# Where To Buy Lyles Golden Syrup In Melbourne?



## dans6401 (13/4/10)

Title says it all really. Did find an old post on here asking about where to buy it in Sydney, and a few suggested Safeways, Coles and IGA, but i've had no luck. Also tried the online link but it was $20 minimum order and i don't really want 5+ tins.
So can anyone in the Melbourne area help me out?
I'm in the inner north if that helps.
Thanks


----------



## DUANNE (13/4/10)

i have found it in the coles on sayers road in hoppers crossing and the lollyshop in the westfeild complex off mc donalds road in south morang. dont know if thats any help but they are the only two places ive found it so far.


----------



## dans6401 (14/4/10)

BEERHOG said:


> i have found it in the coles on sayers road in hoppers crossing and the lollyshop in the westfeild complex off mc donalds road in south morang. dont know if thats any help but they are the only two places ive found it so far.



Thanks for that BEERHOG. Lost count of how many supermarkets i've been to looking for it. Managed to find Lyles Black Treacle which will come in handy, but still no Lyles golden syrup. Looks like i'll be taking a trip out to South Morang shortly.

▶ [SUPPLIED ENTRIES]:
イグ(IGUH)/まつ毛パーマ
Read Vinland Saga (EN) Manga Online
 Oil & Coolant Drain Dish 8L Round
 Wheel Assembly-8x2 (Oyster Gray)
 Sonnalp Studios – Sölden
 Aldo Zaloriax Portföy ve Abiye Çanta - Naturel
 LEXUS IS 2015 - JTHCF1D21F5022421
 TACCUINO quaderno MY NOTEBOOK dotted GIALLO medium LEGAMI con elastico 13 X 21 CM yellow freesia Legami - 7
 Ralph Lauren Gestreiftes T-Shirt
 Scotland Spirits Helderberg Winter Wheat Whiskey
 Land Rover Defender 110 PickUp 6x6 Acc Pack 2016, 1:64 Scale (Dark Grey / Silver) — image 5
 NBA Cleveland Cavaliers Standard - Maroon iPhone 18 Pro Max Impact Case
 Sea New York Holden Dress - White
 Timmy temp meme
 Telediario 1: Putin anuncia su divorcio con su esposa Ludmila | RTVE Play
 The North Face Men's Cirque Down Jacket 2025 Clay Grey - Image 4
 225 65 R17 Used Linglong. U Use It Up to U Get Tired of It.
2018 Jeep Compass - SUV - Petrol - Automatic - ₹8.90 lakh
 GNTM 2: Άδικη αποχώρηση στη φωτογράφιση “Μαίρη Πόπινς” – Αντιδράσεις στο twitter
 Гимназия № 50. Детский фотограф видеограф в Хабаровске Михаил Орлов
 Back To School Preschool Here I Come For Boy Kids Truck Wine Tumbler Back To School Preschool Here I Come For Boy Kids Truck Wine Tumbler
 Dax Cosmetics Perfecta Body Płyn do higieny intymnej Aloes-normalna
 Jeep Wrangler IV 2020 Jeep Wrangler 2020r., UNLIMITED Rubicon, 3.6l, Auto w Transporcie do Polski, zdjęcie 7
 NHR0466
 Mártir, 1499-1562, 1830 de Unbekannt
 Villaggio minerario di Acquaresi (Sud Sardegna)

▶ [EXERCISE A]:
Which supermarket chains does the first post of the golden syrup thread name?
▶ [EXERCISE B]:
Carry on the golden syrup thread from the point where its last post ends.

▶ [EXERCISE ANSWER A]:
Safeways, Coles and IGA

▶ [EXERCISE ANSWER B]:
----------



## Airgead (15/4/10)

Do you specifically need the Lye's? CSR golden Syrup is available pretty much everywhere...


----------



## dans6401 (15/4/10)

Airgead said:


> Do you specifically need the Lye's? CSR golden Syrup is available pretty much everywhere...



Yeah, was specifically after Lyles, but you are right CSR is everywhere, so too the Coles / Safeway homebrands. Soon that's all you will be able to buy at the big two.
I don't care, i'll still line up for an hour or so on a Tuesday arvo to get my petrol at $1.34 cheaper (per tank).  
Sorry about the rant.
Back to topic. 
For anyone else interested.
I managed to find it at Leo's supermarkets in Kew and Heidelberg.
Thanks for the replies.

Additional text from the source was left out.